How sex rules our dreams

by PATRICK MCNAMARA

In dreams; a beach-roamer, Germany, 1933. SOURCE/Herbert List/Magnum Photos

Gritty, emotional, smelly and dirty: new evidence supports Freud’s long-debunked theory that sex fuels our dreams

Yet even if dreams are all about sex, how would that explain why we put ourselves at so much risk just to run the late-night reel? For REM sleep is profoundly dangerous: the major antigravity muscles of the body are inhibited or paralysed, and the thermoregulatory reflexes of the body are suspended, making it impossible to produce much internal heat. REM is also associated with intense autonomic nervous system (ANS) ‘storms’ or instabilities.
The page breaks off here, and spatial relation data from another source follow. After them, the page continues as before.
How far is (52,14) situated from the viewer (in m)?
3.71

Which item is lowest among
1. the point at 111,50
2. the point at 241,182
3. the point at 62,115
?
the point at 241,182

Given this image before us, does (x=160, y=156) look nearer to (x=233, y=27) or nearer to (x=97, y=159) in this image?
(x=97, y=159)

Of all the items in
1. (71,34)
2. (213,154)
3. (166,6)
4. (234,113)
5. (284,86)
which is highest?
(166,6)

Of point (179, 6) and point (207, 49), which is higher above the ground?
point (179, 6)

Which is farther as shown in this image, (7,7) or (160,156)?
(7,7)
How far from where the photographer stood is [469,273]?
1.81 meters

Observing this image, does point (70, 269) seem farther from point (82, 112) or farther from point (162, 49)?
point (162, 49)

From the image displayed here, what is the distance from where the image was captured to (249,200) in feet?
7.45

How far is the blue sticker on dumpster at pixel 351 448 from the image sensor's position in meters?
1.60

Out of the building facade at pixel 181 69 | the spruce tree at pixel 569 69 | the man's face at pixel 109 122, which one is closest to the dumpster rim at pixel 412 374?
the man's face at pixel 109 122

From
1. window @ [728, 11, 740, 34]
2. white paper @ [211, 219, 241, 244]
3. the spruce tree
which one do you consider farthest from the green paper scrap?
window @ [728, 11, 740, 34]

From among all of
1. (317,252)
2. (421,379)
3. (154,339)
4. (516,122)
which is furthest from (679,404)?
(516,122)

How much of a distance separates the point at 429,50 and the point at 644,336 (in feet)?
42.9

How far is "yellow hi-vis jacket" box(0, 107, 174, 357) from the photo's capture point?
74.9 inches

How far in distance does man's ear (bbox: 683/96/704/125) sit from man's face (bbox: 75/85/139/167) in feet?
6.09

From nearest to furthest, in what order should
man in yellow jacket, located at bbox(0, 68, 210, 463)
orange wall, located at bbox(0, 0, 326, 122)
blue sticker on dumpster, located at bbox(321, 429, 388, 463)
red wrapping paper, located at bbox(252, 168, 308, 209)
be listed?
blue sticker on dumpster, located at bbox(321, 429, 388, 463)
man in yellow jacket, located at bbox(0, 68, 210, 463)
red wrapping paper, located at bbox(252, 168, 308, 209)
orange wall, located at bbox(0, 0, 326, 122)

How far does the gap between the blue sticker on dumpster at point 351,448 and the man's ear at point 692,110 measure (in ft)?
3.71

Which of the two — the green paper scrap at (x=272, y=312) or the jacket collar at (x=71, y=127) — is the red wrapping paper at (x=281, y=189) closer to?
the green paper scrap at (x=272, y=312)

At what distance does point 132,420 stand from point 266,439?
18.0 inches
The ANS is the system that regulates key physiological processes such as the heartbeat; instabilities during REM explain why there are so many heart attacks in the wee hours of the morning when sleep is rich in dreams.

In short, every 90 minutes during sleep, we enter this dangerous twilight zone called REM sleep. The reward centres of our brains are activated, and our sexual systems are turned on – yet our bodies are partially paralysed so we cannot move to take advantage of these activations. Instead, as key physiologic systems collapse, we are forced to watch these things we call dreams. Why would evolution impose this risky system on us? When we are paralysed, we are vulnerable to predation. When we are unable to generate internal heat, we are vulnerable to disease. When our ANS becomes erratic, we are vulnerable to heart attacks, and so forth. So whatever REM sleep and dreams are doing for us it must be quite important, given the dangers they usher in. But what could that extremely important function be?

It wasn’t until I came across Charles Darwin’s book The Descent of Man, and Selection in Relation to Sex (1871) that I began to understand why the paralysis and the heart attacks might be worth the risk. Darwin’s theory of natural selection concerns the evolution of new species by selection of traits that adapt to the environment across generations. But his theory of sexual selection concerns the emergence of traits and behaviours that enhance the ability to find a mate and reproduce.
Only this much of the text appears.